Reproduce the material word for word, from the line containing "How far does" through the end of the material.
▼
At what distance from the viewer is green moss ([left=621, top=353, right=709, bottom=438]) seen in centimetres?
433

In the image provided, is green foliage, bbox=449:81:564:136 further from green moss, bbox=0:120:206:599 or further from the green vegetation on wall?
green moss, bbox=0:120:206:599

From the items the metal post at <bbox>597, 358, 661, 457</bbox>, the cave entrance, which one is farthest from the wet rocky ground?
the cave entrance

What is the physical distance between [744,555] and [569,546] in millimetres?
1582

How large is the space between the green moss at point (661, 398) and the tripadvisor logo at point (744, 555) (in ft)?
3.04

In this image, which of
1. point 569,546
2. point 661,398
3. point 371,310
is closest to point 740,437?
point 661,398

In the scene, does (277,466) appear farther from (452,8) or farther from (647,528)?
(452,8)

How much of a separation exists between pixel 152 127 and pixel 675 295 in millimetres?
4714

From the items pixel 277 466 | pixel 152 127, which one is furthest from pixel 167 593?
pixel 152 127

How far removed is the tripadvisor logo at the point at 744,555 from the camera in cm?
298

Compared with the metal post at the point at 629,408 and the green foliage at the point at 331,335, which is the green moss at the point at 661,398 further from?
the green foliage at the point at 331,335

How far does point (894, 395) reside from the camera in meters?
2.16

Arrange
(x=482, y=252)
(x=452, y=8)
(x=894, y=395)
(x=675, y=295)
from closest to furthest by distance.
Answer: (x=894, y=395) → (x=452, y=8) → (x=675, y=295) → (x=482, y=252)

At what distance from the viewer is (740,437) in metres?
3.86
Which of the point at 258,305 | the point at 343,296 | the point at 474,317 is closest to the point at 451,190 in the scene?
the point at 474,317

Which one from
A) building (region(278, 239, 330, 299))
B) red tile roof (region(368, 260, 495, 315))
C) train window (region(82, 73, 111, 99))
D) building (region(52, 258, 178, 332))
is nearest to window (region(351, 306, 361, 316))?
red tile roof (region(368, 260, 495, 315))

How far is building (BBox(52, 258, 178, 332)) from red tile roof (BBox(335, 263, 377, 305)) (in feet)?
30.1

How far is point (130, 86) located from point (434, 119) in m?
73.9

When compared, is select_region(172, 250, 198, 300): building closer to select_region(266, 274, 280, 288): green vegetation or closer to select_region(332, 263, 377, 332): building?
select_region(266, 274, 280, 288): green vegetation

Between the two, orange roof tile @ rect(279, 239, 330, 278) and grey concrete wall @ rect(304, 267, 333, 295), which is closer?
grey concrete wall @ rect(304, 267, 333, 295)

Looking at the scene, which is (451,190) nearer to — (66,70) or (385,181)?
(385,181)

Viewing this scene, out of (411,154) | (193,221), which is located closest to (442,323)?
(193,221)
▲
**The reply**
How far does point (894, 395) reside from the camera in meters?
2.16

Arrange
(x=482, y=252)
(x=452, y=8)
(x=894, y=395)
(x=675, y=295)
from closest to furthest by distance.
Answer: (x=894, y=395) → (x=452, y=8) → (x=675, y=295) → (x=482, y=252)

At what distance from the viewer is (740,437) in metres?
3.86
Which of the point at 258,305 | the point at 343,296 | the point at 474,317 is closest to the point at 451,190 in the scene?
the point at 474,317

Which one from
A) building (region(278, 239, 330, 299))
B) red tile roof (region(368, 260, 495, 315))
C) train window (region(82, 73, 111, 99))
D) building (region(52, 258, 178, 332))
is nearest to window (region(351, 306, 361, 316))?
red tile roof (region(368, 260, 495, 315))

How far is building (BBox(52, 258, 178, 332)) from red tile roof (BBox(335, 263, 377, 305)) (in feet)?
30.1

How far is point (130, 86) located from point (434, 119) in m?
73.9

When compared, is select_region(172, 250, 198, 300): building closer to select_region(266, 274, 280, 288): green vegetation or closer to select_region(332, 263, 377, 332): building?
select_region(266, 274, 280, 288): green vegetation

Between the two, orange roof tile @ rect(279, 239, 330, 278) and grey concrete wall @ rect(304, 267, 333, 295), which is closer?
grey concrete wall @ rect(304, 267, 333, 295)

Looking at the scene, which is (451,190) nearer to — (66,70) or (385,181)?
(385,181)

Viewing this scene, out of (411,154) | (193,221), which is located closest to (442,323)?
(193,221)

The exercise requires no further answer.